Les algues marines et d’eau douce

Parfois gluantes et nauséabondes les algues sont une source non négligeable de nutriments. Elles ont la fonction de servir de filtres naturels dans leur élément et sont de véritables réserves d’iodes, de vitamines C et de différents minéraux. Mais attention, elles peuvent également contenir des éléments nocifs et provoquer des diarrhées sans une consommation modérée. Il faut avant toute chose prélever des algues encore vivantes encore vigoureusement accrochées aux rochers, les autres sont à bannir.

 

Pour les consommer tout va dépendre de votre urgence nutritionnelle, l’idéal est de les faire sécher et de les broyer pour une consommation en bouillon, cette méthode est longue mais très efficace. Lorsqu’elles sont épaisses, vous pouvez les faire cuire afin de les manger croustillantes ou en faire des décoctions, quel que soit votre méthode elles ne sont pas exemptes de TUC

 

La préparation des plantes

Au-delà de l’aspect purement nutritif comment consommer les plantes sans avoir envie de tout recracher, le bon gout est aussi important pour le moral qu’un abri étanche.
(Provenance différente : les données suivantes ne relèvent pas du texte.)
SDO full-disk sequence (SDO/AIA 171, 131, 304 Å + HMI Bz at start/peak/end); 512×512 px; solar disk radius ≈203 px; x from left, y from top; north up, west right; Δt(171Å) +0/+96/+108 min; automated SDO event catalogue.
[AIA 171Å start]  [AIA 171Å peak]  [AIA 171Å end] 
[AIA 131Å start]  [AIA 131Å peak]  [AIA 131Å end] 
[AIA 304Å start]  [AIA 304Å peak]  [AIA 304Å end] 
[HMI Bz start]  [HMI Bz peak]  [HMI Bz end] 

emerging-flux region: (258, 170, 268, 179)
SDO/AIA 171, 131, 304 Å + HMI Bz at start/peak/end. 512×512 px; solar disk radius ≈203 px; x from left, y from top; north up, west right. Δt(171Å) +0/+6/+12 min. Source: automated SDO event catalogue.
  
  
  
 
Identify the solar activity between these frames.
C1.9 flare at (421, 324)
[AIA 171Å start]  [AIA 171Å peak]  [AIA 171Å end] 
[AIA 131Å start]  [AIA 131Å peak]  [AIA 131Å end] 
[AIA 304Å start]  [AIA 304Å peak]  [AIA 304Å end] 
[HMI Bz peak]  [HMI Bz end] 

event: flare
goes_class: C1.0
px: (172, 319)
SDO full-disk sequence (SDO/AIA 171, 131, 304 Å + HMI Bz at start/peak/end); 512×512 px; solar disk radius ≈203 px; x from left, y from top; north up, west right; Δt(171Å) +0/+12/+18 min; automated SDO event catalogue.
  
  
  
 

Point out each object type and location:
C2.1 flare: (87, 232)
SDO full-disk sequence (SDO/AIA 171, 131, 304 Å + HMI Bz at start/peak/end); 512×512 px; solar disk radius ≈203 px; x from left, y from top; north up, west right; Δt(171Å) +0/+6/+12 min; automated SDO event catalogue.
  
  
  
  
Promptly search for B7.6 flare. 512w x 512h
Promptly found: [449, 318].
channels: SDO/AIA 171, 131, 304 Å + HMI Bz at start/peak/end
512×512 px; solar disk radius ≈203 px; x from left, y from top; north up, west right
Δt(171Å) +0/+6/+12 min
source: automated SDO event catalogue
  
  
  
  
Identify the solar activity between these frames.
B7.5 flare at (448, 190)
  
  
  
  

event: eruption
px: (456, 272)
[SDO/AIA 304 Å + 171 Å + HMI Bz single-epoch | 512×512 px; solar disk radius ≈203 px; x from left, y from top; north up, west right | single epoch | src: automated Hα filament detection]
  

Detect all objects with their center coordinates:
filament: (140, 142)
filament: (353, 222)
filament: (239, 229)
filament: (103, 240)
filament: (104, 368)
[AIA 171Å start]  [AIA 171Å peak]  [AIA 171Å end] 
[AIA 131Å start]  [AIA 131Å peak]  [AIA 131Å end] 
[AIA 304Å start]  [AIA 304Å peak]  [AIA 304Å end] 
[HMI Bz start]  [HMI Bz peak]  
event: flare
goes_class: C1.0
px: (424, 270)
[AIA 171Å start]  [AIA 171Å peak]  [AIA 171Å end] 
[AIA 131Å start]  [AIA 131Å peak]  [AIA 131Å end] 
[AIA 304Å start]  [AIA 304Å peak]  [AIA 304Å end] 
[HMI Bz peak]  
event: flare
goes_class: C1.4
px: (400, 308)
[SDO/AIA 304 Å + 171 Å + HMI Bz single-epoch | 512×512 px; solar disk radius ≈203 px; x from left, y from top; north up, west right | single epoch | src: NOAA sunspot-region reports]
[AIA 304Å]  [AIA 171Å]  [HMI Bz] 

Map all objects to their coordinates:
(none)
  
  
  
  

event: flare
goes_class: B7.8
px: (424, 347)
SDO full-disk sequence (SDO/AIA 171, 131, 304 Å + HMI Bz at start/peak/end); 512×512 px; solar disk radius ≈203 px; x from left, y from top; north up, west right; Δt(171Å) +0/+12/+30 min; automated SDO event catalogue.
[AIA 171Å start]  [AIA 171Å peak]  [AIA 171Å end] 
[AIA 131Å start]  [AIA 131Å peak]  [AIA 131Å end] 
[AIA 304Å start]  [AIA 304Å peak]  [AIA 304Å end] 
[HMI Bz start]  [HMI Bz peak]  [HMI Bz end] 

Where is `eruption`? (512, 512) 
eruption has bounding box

A peu près toutes les très jeunes pousses se consomment crues car elles ne sont pas encore autant chargées en éléments toxiques que les plantes matures. Tous ce qui « verts » : les feuilles, tiges et les bourgeons tendres se font bouillir pour qu’ils soient plus tendres et plus digestes, en changeant l’eau au besoin pour supprimer le goût amer. Les glands, les bourgeons plus matures chargés en tanin ou en sève comme ceux des sapins nécessitent un lessivage (écraser et laver) avant d’être ébouillantés, vous pouvez également les améliorer, si vous le pouvez en les rôtissant au feu. Faites bouillir, cuire ou rôtir les tubercules et les racines cela détruira les oxalates des racines. Les graines peuvent être consommées crues lorsqu’elles ne sont pas encore à maturités car elles sont encore tendres sinon transformées-les en farine et selon la quantité faites du pain (comme le pain azyme). La sève de nombreux arbres, comme l’érable, le bouleau, le noyer et le platane, contient du sucre, en portant à ébullition votre récolte, vous pouvez obtenir un sirop, toutefois il faut 30 kg de sève pour un litre de sirop. 

 

Nicolas MATHIEU, extrait du "Guide du voyageur autonome"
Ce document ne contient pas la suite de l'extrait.